求められる作業 – ソニー・ロリンズについての文章を、全文そのまま一字も変えずに書き写してください。

ちなみにロリンズの来日は2年ぶりで、もう24度目になるのだそうです。すごい来日回数ですが、1980年代で7度目の来日を果たしているということは、残りのほとんどがこの20年間でなされていることになると思います。
ソニー・ロリンズは1930年生まれ、マイルス・デイビスやジョン・コルトレーンなど伝説のジャズ・ジャイアンツとビ・バップやハード・バップを過ごした同時代の人です。ただそれだけではなく、30歳を前にすでに彼らと伍して名声を獲得していました。1956年の「サキソフォン・コロッサス」はあまりにも有名です。
その後、彼は何度かジャズシーンから雲隠れし、ジャズを習い直しに大学に通ったり、湾岸労働者になったりしました。一見、奇異な行動にも見えますが、ただ漫然とテナーを吹いていたのでは無い、彼の真摯な姿勢が伺えるエピソードです。
幼い頃から、カウント・ベイシー等の音楽に親しんだそうですし、「plus4」や「BASIN STREET」で共演したクリフォード・ブラウンからは強い影響を受けたそうです。ロリンズの太く暖かみのある音色、メロディアスで自由なアドリブには、彼らの良い影響があるような気がします。
そんな彼が、今も現役ジャズメンとしてプレイし、来日コンサートまでこなしているというのは、ほとんど奇跡に近いことだと思います。もう彼の周りの人達はほとんど亡くなっていますし、いても現役を続けられなくなっているのですから。

提供された情報 –
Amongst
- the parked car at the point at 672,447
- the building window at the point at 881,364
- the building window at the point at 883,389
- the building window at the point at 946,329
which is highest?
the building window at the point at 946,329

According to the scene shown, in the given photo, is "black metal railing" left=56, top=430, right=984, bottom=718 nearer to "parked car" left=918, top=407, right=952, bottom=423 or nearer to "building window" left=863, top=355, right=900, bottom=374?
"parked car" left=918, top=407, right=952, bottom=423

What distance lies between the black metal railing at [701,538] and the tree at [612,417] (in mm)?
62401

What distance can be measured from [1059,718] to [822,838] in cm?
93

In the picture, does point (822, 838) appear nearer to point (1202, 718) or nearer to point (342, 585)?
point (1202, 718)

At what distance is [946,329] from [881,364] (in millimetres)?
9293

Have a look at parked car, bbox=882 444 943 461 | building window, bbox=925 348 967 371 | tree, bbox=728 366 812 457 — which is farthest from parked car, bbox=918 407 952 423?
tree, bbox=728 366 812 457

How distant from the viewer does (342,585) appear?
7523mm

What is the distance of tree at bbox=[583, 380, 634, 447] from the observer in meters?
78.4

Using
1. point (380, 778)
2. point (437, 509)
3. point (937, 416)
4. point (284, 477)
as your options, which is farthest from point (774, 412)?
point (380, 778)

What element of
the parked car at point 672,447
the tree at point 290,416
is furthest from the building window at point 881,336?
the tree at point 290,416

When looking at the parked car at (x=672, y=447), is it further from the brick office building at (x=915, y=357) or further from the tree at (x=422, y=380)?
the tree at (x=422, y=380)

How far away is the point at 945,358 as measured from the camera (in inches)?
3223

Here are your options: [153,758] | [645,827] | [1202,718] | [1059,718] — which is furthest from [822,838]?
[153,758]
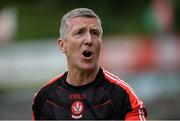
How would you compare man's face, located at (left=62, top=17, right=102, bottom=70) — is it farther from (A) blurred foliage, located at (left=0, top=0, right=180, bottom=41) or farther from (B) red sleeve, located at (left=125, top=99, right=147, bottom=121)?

課題への解答 –
ちなみにロリンズの来日は2年ぶりで、もう24度目になるのだそうです。すごい来日回数ですが、1980年代で7度目の来日を果たしているということは、残りのほとんどがこの20年間でなされていることになると思います。
ソニー・ロリンズは1930年生まれ、マイルス・デイビスやジョン・コルトレーンなど伝説のジャズ・ジャイアンツとビ・バップやハード・バップを過ごした同時代の人です。ただそれだけではなく、30歳を前にすでに彼らと伍して名声を獲得していました。1956年の「サキソフォン・コロッサス」はあまりにも有名です。
その後、彼は何度かジャズシーンから雲隠れし、ジャズを習い直しに大学に通ったり、湾岸労働者になったりしました。一見、奇異な行動にも見えますが、ただ漫然とテナーを吹いていたのでは無い、彼の真摯な姿勢が伺えるエピソードです。
幼い頃から、カウント・ベイシー等の音楽に親しんだそうですし、「plus4」や「BASIN STREET」で共演したクリフォード・ブラウンからは強い影響を受けたそうです。ロリンズの太く暖かみのある音色、メロディアスで自由なアドリブには、彼らの良い影響があるような気がします。
そんな彼が、今も現役ジャズメンとしてプレイし、来日コンサートまでこなしているというのは、ほとんど奇跡に近いことだと思います。もう彼の周りの人達はほとんど亡くなっていますし、いても現役を続けられなくなっているのですから。